Pour le cas du Bataclan, Langlois décrit l’organisation des forces de l’ordre, sans oublier d’en évoquer les quelques dysfonctionnements notamment entre police, pompiers et urgentistes, puis la progression méthodique jusqu’aux étages ou étaient retranchés les tueurs juqu'à leur "neutralisation".
A chaque pas ou presque, une nouvelle découverte d’horreurs, des cadavres, des blessés graves ou simplement des victimes en état de choc, incapables de bouger.
Ce sont des hommes avec la hanche brisée ou des balles dans la clavicule qu’il faut convaincre de marcher pour sortir de l’enfer….des personnes à évacuer par les fenêtres ou les toits… dans ces conditions les gestes doivent être rapides mais justes, quitte à nourrir ensuite des regrets lorsqu’une victime n’a pas survécu.

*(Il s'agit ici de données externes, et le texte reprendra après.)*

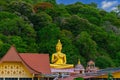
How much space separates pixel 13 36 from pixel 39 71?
21.8m

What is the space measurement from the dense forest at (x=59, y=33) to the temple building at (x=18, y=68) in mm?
15847

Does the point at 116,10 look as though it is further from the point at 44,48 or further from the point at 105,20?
the point at 44,48

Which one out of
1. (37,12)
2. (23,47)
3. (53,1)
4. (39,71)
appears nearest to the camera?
(39,71)

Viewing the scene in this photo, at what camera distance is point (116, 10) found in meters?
77.9

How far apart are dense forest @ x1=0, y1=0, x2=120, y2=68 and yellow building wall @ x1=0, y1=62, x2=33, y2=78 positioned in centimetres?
1584

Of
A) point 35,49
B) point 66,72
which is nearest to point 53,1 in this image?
point 35,49

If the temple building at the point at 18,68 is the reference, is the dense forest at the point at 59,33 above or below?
above

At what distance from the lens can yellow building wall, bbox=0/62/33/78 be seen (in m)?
27.4

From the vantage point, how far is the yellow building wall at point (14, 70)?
27.4 meters

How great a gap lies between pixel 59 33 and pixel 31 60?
22.8 meters

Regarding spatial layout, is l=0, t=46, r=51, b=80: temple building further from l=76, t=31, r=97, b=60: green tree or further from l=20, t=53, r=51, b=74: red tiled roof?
l=76, t=31, r=97, b=60: green tree

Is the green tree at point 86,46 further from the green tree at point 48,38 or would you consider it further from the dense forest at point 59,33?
the green tree at point 48,38

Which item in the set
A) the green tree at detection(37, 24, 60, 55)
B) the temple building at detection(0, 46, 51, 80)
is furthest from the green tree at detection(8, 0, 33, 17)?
the temple building at detection(0, 46, 51, 80)

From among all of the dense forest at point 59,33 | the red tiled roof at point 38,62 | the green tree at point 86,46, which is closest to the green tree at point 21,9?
the dense forest at point 59,33
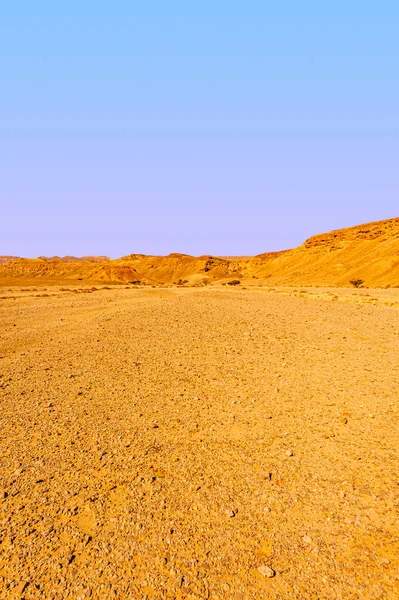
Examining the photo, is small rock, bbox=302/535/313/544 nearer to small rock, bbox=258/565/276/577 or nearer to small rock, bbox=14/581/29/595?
small rock, bbox=258/565/276/577

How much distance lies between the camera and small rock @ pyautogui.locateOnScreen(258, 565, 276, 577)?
3.97m

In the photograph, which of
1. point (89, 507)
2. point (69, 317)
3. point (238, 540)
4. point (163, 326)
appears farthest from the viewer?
point (69, 317)

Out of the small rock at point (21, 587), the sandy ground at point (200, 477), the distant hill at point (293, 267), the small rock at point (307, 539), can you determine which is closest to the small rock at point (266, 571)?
the sandy ground at point (200, 477)

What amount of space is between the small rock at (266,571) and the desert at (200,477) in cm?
2

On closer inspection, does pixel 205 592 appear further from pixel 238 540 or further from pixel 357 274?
pixel 357 274

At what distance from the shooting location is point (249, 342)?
47.6 feet

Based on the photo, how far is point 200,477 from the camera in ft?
18.5

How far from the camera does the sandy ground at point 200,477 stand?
3986 millimetres

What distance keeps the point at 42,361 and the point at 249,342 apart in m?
7.05

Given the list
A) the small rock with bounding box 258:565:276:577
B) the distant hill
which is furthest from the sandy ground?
the distant hill

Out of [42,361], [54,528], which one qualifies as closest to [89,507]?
[54,528]

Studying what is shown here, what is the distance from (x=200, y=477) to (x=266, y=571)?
1.77m

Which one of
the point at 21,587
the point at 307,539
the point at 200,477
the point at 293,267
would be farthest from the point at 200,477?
the point at 293,267

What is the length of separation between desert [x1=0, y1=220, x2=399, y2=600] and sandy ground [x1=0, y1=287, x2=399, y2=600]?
0.02m
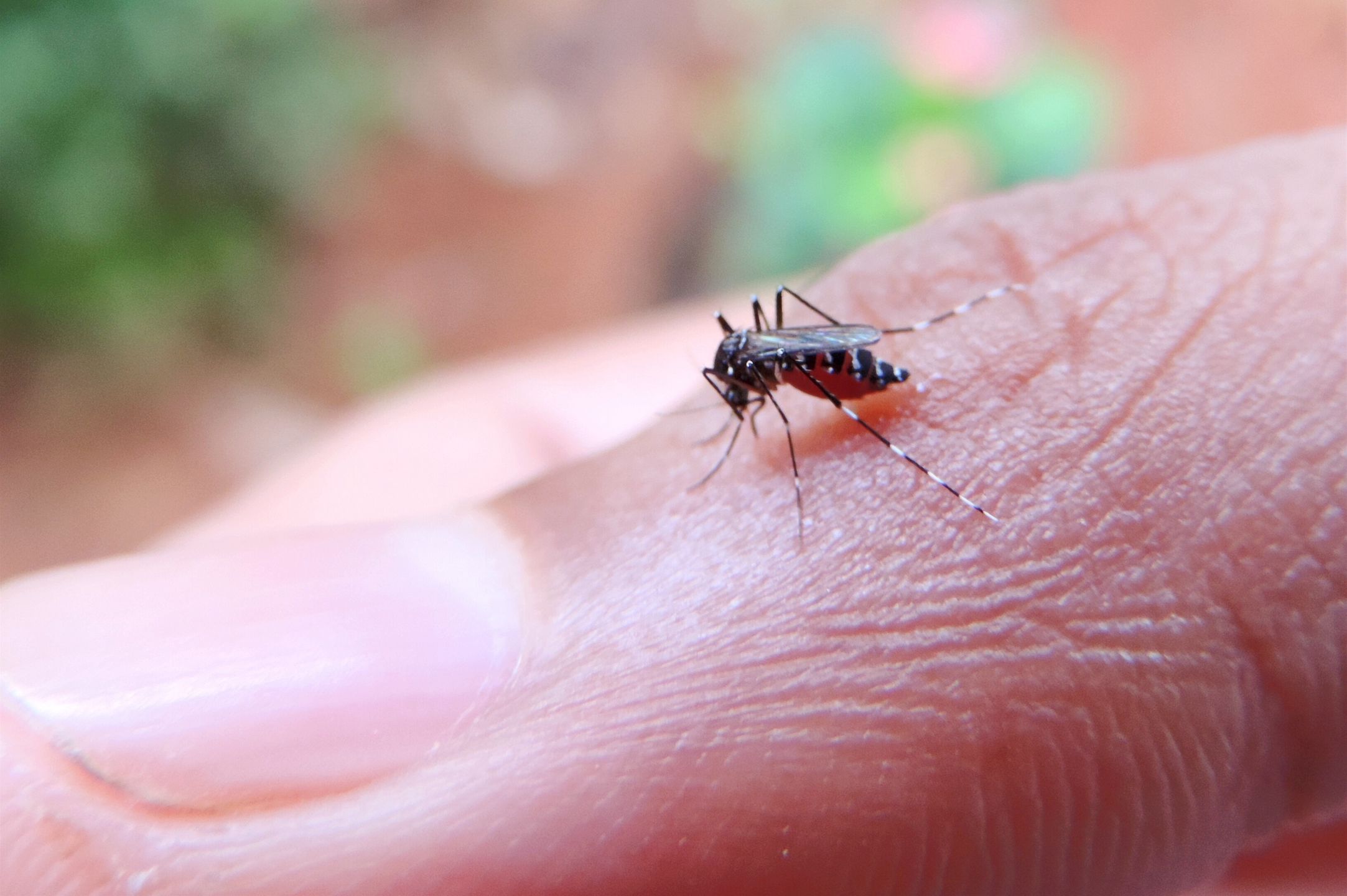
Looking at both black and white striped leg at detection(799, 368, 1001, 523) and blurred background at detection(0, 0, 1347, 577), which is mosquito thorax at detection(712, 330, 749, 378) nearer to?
black and white striped leg at detection(799, 368, 1001, 523)

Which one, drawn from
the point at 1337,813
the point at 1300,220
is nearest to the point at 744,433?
the point at 1300,220

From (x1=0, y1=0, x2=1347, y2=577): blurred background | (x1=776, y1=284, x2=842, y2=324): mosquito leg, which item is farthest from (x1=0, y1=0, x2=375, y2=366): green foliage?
(x1=776, y1=284, x2=842, y2=324): mosquito leg

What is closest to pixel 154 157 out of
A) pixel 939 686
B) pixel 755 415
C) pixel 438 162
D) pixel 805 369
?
pixel 438 162

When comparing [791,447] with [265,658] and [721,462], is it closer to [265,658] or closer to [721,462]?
[721,462]

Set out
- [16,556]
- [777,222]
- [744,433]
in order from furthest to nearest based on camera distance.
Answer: [16,556], [777,222], [744,433]

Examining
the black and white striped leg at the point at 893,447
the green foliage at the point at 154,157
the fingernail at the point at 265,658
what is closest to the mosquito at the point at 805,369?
the black and white striped leg at the point at 893,447

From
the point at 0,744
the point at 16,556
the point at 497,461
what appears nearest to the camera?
the point at 0,744

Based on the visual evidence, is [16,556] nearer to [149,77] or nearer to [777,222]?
[149,77]
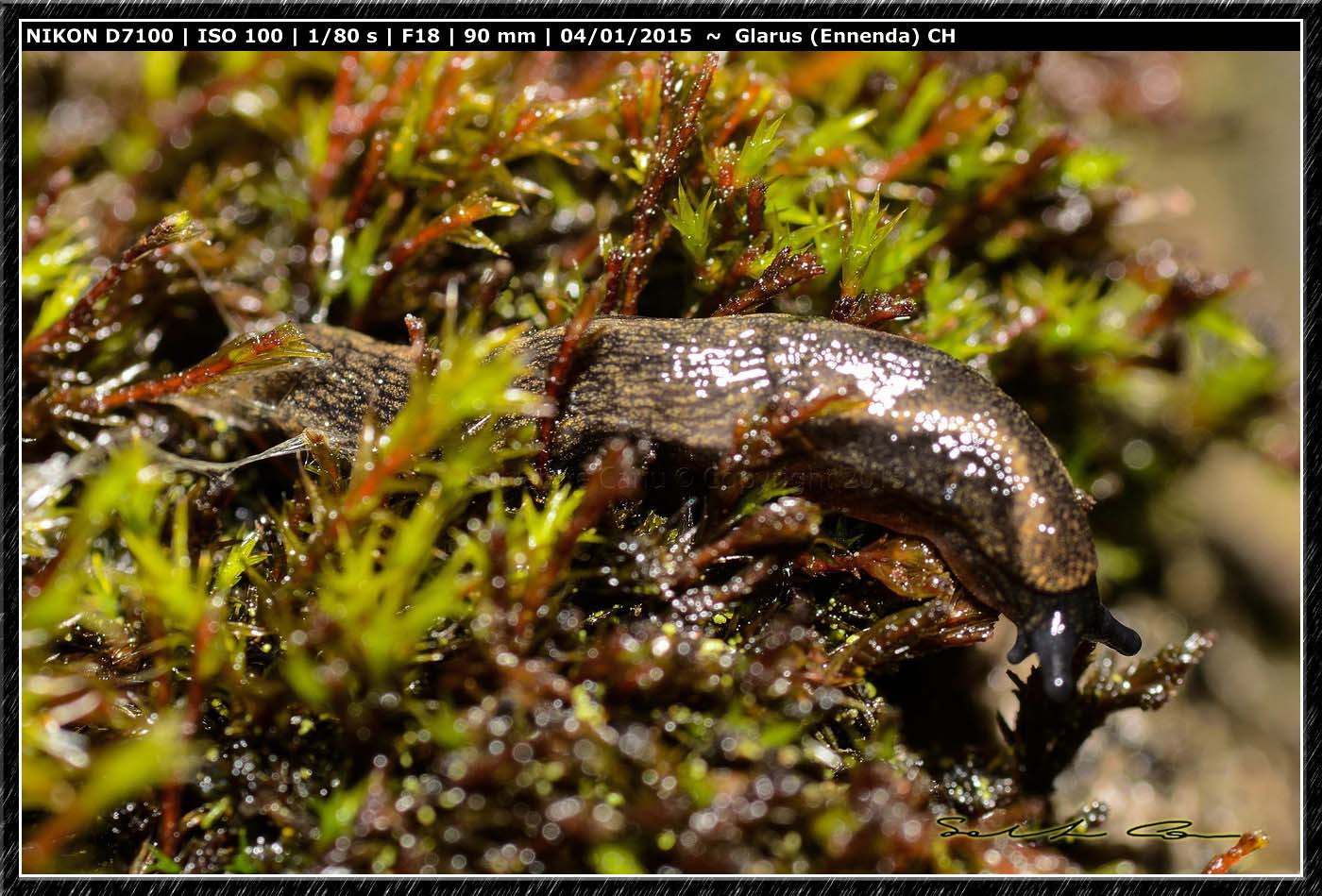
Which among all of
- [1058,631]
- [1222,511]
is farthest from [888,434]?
[1222,511]

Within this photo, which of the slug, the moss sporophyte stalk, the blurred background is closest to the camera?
the moss sporophyte stalk

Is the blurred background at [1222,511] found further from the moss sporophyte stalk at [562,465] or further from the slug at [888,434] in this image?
the slug at [888,434]

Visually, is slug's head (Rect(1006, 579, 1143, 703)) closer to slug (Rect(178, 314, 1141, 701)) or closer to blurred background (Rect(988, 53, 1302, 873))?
slug (Rect(178, 314, 1141, 701))

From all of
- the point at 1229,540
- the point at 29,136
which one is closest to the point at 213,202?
the point at 29,136

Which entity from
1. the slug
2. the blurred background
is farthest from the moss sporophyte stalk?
the blurred background

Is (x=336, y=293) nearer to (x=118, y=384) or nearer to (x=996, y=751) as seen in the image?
(x=118, y=384)
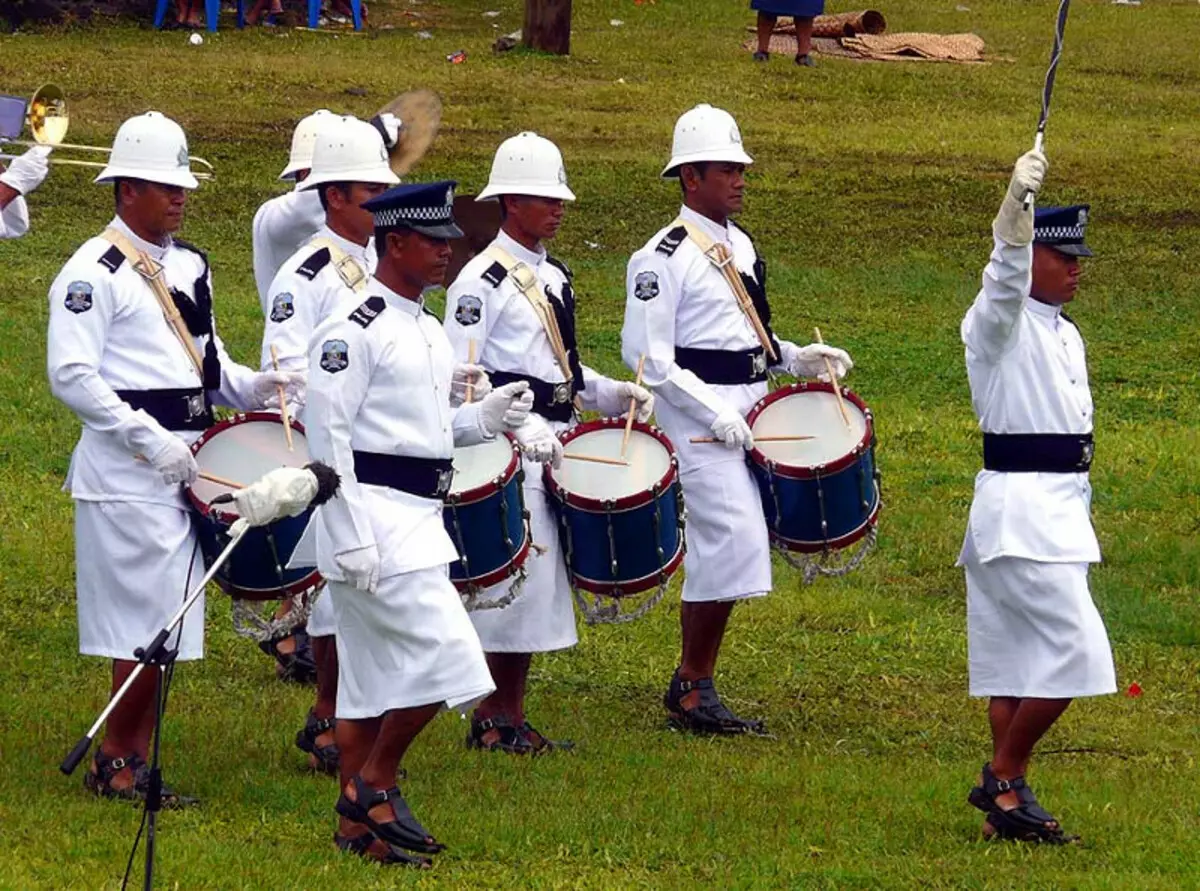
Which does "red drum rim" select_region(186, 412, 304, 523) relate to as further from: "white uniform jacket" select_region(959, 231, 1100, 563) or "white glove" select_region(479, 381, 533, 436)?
"white uniform jacket" select_region(959, 231, 1100, 563)

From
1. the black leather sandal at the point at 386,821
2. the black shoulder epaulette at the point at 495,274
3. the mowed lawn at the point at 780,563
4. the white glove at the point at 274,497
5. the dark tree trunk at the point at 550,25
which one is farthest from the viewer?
the dark tree trunk at the point at 550,25

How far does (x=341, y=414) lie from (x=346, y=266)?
6.57ft

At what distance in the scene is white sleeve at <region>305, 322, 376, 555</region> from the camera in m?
7.43

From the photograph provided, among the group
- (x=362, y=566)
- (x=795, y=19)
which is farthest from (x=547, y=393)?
(x=795, y=19)

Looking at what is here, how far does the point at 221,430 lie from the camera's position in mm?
8328

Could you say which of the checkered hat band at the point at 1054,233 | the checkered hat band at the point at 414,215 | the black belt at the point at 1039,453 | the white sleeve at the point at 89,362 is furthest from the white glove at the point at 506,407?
the checkered hat band at the point at 1054,233

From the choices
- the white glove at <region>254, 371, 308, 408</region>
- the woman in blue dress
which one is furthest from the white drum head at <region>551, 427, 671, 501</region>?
the woman in blue dress

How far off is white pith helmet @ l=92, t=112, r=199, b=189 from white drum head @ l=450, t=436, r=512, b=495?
4.54 ft

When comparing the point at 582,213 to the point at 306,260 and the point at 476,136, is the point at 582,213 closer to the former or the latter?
the point at 476,136

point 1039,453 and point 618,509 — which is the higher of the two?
point 1039,453

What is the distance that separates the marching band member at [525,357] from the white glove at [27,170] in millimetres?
1678

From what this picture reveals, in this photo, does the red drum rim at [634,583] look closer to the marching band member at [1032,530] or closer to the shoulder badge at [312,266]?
the marching band member at [1032,530]

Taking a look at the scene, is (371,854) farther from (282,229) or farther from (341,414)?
(282,229)

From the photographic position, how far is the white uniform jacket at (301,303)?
9336 millimetres
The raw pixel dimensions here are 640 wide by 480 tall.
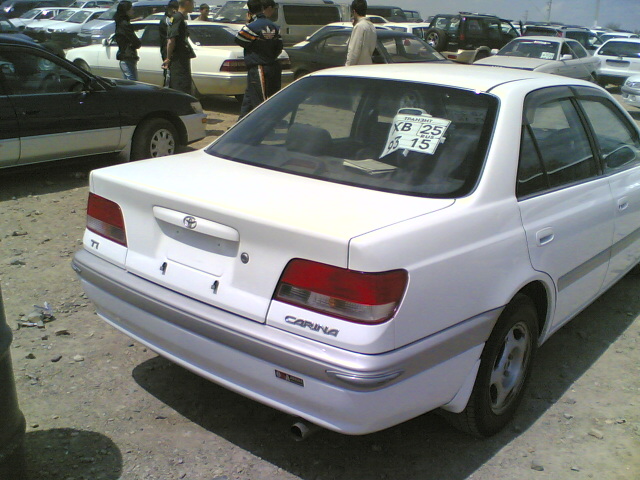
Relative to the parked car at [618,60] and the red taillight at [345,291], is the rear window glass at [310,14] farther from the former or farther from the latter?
the red taillight at [345,291]

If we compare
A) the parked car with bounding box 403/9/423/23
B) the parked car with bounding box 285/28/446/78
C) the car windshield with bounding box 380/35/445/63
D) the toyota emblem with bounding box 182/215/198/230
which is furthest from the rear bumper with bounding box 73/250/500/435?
the parked car with bounding box 403/9/423/23

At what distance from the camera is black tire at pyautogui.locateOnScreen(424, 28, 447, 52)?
2258cm

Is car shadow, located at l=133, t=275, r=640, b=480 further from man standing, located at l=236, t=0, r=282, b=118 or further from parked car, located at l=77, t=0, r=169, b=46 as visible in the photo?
parked car, located at l=77, t=0, r=169, b=46

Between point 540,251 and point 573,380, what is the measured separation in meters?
1.10

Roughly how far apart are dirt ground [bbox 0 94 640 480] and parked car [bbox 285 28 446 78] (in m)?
9.03

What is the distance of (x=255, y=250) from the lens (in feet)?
8.46

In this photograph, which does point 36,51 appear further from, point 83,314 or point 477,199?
point 477,199

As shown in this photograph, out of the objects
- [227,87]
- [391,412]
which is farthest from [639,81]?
[391,412]

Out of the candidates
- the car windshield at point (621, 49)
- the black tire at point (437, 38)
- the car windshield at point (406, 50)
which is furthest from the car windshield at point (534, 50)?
the black tire at point (437, 38)

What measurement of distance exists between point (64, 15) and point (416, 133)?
1021 inches

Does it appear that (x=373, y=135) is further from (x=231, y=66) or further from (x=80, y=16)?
(x=80, y=16)

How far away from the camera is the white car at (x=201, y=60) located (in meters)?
12.0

Tout en rendant hommage au professionnalisme et au courage de ses collègues, Langlois prend position pour leur défense lorsqu’ils sont critiqués notamment dans l’affaire Merah ou les islamistes de Saint-Denis, des terroristes déterminés et violents, retranchés en milieu urbain, pour lesquels le Raid a du employer des grenades et des explosifs, dans des opérations à haut risques dans lesquelles plusieurs policiers ont été blessés.
Il y la cohésion du groupe, des hommes de valeur qui finissent par devenir des copains plutôt que des collègues, des valeurs de service et de respect de la tradition, notamment des anciens morts en intervention.
Les dernières pages se veulent une reconnaissance au travail des forces locales de police ou de la BRI, les premiers sur le terrain lors des attentats, un appel à une meilleure coordination/entente avec les rivaux du GIGN et les sapeur pompiers, puis une ouverture sur l’étranger avec des évaluations faites par des universitaires indépendants des dysfonctionnements des opérations effectuées.
En conclusion, « Médecin du Raid, vivre en état d’urgence » tient ses promesses de donner du choc et de l’émotion sans tomber dans le voyeurisme en décrivant de manière détaillée et clinique la prise en charge des victimes du Bataclan.
Au-delà du professionnalisme d’hommes surmontant le peur et les risques par un entrainement forcené, le récit de l’intérieur, centré sur le rôle d’un médecin sauvant des vies plutôt qu’appuyant sur une gâchette pour « neutraliser » des fous furieux est sans doute plus politiquement correct vis-à-vis des populations plutôt enclines à encenser les pompiers, les médecins et conspuer les flics et les militaires.
Un témoignage utile donc, même si il ne permet en rien d’appréhender la globalité d’un problème dont les racines doivent sans doute être traitées en amont et non en aval par des opérations militaires coup de poings.